== PASSAGE SHOWN
Thursday, February 27, 2014

ONE ANGLER'S VISION--FISHERIES MANAGEMENT: PART I THE MYTH OF "COMMUNITY"

Earlier this month, the Theodore Roosevelt Conservation Partnership issued a report entitled “A Vision for Managing America’s Saltwater Recreational Fisheries” (http://www.trcp.org/assets/pdf/Visioning-Report-fnl-web.pdf).  The report is apparently intended to inform federal legislators during the run-up to the Magnuson Act reauthorization, and serve as a guide to how anglers want federal fisheries laws to work.

The problem is that I’m an angler, and you’re probably an angler, and there’s a pretty good chance that TRCP never asked any of us whether we shared this “Vision” of theirs.  I’m not sure who represents my point of view these days—the folks who once did have since changed their minds—but given how the “Vision” came out, I don’t think that anyone consulted them, either.  Yet, because of the people behind the “Vision”, it is going to be promoted as our agenda, whether or not we were asked, and whether or not we agree.

That said, the “Vision” report isn’t irreparably bad.  It contains some pretty good ideas.  But because it tries to please everyone connected to recreational fishing, it also contains some really awful suggestions that, on balance, outweigh the good.  After I read what was probably the inspiration for the “Vision” report—a paper produced by one of the report’s “contributors” about a year ago—I walked away from the folks responsible, even though I had worked with them for seventeen years.  Those bad parts are really bad…    

Do you remember Procrustes?  In Greek myth, he was a sort of innkeeper from Hell, who invited weary travelers to spend the night.  If someone was too tall and didn’t fit in his bed, Procrustes would just chop of their legs to fix things.  And if someone was short and didn’t use the full mattress, he was more than glad to stretch that squat body until it filled the available space. 

TRCP’s “Vision” is a sort of Procrustes’ bed for the angling community.  TRCP notes that

“The work to implement a national policy for recreational fishing will take a collective effort in which all segments of the recreational fishing community will need to come together and engage with fisheries managers, policymakers and other stakeholders to create a unified vision.” 
That sounds pretty nice in a Kumbaya sort of way, but when TRCP took it upon itself to “set the foundation for a management system that addresses the needs of anglers and industry,” it assumed an impossible task.

That’s largely because, despite wishful thinking, no “recreational fishing community” truly exists; rather, there are a lot of discrete and often mutually hostile interest groups that are involved with recreational fishing.  What is mother’s milk for one group is anathema to another.  The folks who contributed to the “Vision” report have been involved in their share of internecine squabbles, and know that as well as I do.

As far as anglers go, there are fish hogs who kill everything that the law allows—plus a few more—and anglers who never keep fish at all.  Most, including me, fall somewhere in between those extremes.  And as far as the angling industry goes, there are those who cater to the pigs, those who cater to the catch-and-release folks and the majority who sell to anyone with a dollar to spare—which usually means catering to the least common denominator, because that way, their doors are open to all.
====
WHAT TO PRODUCE »
From the fisheries management post, extract the passage from "That sounds pretty" to "well as I do.", word for word. The lines that come after this point are not needed for anything here.
== DATA EXTRACT
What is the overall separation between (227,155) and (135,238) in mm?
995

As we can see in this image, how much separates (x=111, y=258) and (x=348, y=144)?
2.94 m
====
THE RESPONSE »
That sounds pretty nice in a Kumbaya sort of way, but when TRCP took it upon itself to “set the foundation for a management system that addresses the needs of anglers and industry,” it assumed an impossible task.

That’s largely because, despite wishful thinking, no “recreational fishing community” truly exists; rather, there are a lot of discrete and often mutually hostile interest groups that are involved with recreational fishing.  What is mother’s milk for one group is anathema to another.  The folks who contributed to the “Vision” report have been involved in their share of internecine squabbles, and know that as well as I do.